## TASK OBJECTIVE
Convert the part of the items below that opens with the line containing "Amongst all of" and closes with the line containing "which one is" into a numbered list, including both of those lines and omitting any blank lines. Leave every other line out.

<<<<

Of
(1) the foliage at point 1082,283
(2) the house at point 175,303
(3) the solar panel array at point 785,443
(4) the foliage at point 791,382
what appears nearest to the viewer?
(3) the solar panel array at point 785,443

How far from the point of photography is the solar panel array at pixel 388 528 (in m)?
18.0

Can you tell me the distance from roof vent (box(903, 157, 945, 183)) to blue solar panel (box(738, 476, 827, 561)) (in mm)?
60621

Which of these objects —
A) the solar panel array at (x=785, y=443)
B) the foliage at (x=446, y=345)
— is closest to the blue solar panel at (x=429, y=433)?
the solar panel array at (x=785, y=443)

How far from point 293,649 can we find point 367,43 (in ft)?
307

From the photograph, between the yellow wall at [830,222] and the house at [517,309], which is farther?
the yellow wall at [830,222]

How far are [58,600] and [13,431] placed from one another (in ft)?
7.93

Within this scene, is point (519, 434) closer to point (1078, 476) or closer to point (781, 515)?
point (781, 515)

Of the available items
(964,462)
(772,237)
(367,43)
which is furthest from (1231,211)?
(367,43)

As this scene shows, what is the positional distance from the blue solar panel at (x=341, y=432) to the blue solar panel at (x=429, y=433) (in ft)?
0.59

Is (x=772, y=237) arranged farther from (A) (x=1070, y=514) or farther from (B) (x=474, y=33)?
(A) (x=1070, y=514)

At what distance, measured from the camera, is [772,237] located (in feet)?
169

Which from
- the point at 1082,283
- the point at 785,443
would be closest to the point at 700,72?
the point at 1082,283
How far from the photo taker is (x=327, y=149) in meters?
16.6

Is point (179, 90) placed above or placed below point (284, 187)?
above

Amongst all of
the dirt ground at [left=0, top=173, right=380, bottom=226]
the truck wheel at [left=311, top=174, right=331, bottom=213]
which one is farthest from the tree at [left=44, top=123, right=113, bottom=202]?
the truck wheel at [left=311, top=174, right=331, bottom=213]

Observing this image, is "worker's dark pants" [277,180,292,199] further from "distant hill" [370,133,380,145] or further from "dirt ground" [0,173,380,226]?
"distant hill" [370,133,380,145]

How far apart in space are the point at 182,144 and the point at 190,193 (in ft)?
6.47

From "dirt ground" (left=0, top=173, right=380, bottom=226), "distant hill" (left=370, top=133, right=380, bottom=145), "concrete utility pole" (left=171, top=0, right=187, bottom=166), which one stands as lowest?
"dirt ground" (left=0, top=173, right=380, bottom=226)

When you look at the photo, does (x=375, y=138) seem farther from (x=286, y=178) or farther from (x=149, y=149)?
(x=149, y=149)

>>>>

## SOLUTION TO THE EXERCISE
1. Amongst all of
2. the dirt ground at [left=0, top=173, right=380, bottom=226]
3. the truck wheel at [left=311, top=174, right=331, bottom=213]
4. which one is farthest from the tree at [left=44, top=123, right=113, bottom=202]?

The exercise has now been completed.